Several locations in Gadsden (my hometown) are shown in the movie, and this movie is a source of some pride for the local oldtimers. The early riot scenes were filmed at 12th St & Forrest Ave, where several vacant storefronts were converted. The Federal Building on Broad Street stands in as Kent City Hall. The historic Printup Hotel was used for interiors in the bar. The first confrontation with the National Guard was filmed on East Broad Street (The Off Campus Book Store's name was not changed for the movie) and the lawn in front of the Alabama Technical College (which later merged with Gadsden State Junior College to form GSCC). The National Guard bivouac camp was Murphy Stadium, the football field of the old Gadsden High School. Most of those buildings are still there. Most shooting was on the campus of GSJC. Only the bell wall and ROTC building were added by the filmmakers. The ROTC building had to be burned twice because of technical problems with the first take.

Several of my friends are in the movie as extras. I had the opportunity. The filmmakers were looking for college age kids, especially guys with long hair (mine was past shoulder length) and without strong southern accents (I had very little accent even then) for speaking parts. But I had an unusually difficult class schedule, I was a senior at Jacksonville State that semester studying Economics and Statistics, I was working as a truck driver to pay for school, and I didn't think I could take on the additional time and effort of being in a movie. I have always regretted that decision.

reply

Davidemartin--

The narc is mentioned in Michener's book.

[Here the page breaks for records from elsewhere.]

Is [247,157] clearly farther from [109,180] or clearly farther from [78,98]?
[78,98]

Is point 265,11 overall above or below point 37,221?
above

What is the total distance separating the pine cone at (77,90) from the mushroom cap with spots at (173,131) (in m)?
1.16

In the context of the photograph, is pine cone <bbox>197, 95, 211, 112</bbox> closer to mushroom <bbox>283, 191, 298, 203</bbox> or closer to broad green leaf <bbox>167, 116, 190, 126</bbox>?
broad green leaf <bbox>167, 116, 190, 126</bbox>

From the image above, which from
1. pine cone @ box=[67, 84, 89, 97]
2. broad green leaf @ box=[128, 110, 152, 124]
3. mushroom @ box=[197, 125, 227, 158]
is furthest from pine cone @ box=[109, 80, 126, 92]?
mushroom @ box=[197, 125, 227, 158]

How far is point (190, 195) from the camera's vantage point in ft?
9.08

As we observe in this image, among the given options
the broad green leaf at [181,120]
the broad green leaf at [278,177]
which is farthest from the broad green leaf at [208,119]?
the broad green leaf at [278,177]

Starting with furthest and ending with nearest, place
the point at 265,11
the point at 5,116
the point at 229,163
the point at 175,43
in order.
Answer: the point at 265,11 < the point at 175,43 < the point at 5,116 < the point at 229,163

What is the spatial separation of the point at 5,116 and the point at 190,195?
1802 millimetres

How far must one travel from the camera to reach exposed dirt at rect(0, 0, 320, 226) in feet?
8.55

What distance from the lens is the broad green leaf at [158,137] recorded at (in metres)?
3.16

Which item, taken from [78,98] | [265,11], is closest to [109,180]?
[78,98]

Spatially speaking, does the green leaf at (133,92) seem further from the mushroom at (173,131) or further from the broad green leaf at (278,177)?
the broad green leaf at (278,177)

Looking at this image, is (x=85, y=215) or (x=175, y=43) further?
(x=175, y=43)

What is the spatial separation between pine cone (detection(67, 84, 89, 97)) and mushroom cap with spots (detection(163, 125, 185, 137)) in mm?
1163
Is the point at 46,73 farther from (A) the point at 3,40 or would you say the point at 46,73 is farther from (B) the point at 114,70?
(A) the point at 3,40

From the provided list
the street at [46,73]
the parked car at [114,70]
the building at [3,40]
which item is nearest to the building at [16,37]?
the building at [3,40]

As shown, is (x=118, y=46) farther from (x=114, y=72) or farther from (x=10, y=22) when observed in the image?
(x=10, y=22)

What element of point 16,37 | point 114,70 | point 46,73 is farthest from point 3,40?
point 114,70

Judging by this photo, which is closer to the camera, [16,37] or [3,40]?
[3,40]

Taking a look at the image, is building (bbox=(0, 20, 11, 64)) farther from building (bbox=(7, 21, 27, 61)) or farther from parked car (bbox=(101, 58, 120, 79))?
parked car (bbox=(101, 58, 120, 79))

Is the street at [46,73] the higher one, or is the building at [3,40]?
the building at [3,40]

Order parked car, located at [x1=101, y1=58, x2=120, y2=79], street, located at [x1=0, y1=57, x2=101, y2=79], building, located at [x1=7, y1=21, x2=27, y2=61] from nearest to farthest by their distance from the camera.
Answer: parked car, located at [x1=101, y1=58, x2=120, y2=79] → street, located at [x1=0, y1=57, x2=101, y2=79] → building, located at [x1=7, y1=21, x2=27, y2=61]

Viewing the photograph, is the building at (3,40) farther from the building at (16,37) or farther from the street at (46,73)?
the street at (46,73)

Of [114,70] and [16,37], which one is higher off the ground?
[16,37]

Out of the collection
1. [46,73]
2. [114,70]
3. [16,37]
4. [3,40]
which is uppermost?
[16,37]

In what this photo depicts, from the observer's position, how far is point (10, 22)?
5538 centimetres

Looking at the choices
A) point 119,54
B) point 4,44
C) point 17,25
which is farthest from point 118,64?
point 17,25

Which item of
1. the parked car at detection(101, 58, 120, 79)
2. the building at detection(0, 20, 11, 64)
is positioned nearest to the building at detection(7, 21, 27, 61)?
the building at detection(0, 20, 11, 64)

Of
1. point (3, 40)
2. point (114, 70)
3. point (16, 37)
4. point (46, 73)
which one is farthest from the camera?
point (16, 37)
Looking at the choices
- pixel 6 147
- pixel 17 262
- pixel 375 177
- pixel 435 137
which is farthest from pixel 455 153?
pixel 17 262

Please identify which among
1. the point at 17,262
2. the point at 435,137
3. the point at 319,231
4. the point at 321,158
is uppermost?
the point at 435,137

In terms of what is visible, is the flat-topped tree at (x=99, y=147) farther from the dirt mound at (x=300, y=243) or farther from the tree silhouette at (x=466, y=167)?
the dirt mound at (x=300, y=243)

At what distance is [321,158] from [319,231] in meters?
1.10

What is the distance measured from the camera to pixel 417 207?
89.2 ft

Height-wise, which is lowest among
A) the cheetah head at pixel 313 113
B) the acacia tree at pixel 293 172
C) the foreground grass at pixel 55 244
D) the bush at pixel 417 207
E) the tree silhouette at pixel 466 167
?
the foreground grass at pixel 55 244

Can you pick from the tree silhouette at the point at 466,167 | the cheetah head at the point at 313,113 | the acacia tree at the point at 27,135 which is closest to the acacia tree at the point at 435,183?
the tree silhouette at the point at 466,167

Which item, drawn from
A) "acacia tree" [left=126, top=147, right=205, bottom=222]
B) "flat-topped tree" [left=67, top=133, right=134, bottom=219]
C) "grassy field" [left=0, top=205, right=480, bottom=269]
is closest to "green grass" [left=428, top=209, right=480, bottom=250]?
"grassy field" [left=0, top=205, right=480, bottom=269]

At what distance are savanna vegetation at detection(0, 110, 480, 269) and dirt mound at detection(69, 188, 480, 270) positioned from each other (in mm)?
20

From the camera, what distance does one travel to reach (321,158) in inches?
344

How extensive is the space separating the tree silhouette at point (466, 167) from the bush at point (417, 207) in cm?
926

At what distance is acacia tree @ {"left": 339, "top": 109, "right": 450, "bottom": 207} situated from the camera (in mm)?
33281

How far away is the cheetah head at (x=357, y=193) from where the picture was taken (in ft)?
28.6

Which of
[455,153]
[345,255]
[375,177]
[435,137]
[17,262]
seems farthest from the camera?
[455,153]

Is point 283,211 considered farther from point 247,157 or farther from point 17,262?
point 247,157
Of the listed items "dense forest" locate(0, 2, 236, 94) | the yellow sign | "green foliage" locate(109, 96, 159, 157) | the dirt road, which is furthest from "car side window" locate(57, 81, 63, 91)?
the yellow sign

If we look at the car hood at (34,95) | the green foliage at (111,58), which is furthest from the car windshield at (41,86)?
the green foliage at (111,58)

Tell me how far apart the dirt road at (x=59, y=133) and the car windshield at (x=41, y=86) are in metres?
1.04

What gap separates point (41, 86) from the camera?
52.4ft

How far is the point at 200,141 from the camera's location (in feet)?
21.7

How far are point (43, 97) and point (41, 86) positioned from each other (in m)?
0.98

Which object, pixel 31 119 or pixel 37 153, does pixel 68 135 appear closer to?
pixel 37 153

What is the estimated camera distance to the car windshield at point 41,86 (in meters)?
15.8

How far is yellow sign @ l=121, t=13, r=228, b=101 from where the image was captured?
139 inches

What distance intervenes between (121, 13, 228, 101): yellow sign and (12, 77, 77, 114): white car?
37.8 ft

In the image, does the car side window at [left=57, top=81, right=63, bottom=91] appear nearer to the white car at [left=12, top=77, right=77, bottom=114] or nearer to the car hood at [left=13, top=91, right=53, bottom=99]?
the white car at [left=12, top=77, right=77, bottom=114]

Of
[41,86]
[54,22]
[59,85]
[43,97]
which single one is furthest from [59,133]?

I think it's Peter Mathiesson's (sp?) THE TRUTH ABOUT KENT STATE which actually has a picture of him talking with the Natl. Gd. officers. He was (or was pretending to be) a journalist. He's identified as "Terry" something. While I haven't seen the History Channel special, it sounds as if it made him a little more mysterious than it had to; THE TRUTH ABOUT KENT STATE was published ca. 1972, a long time ago. It's not like his presence is something newly discovered.

The best part of Mathiesson's book is the 50+ pages of chronological photos that record the progress of the disturbance. They show clearly that at the time of the shooting, the NG were not being threatened by any students, and the closest of the students to be shot was ca. 50 feet away. The closest of the dead students was more than 100 ft. away. The photos also show that a group of the guardsmen turned in unison on the hilltop and opened fire simultaneously.

For all those reasons, I tend to think there must have been an order or agreement to open fire, rather than a panicked reaction to a shot from the narc.





reply

Use the address below for an article printed yesterday in the Cleveland newspaper. The gist is that analysis of a 40 year-old recording of the shootings reveals orders to the guard to get ready to fire, and perhaps a fire order:


http://blog.cleveland.com/metro/2010/05/new_analysis_of_40-year-old_re.html

reply

Here's some more. Further analysis of the tape discloses an altercation and pistol shots about 70 seconds before the Guard opened fire. There are also photos of the narc, Terry Norman.

http://www.cleveland.com/science/index.ssf/2010/10/analysis_of_kent_state_audio_t.html

reply

http://www.cleveland.com/science/index.ssf/2010/10/analysis_of_kent_state_audio_t.html
Fascinating article.


"Did you make coffee? Make it!"--Cheyenne.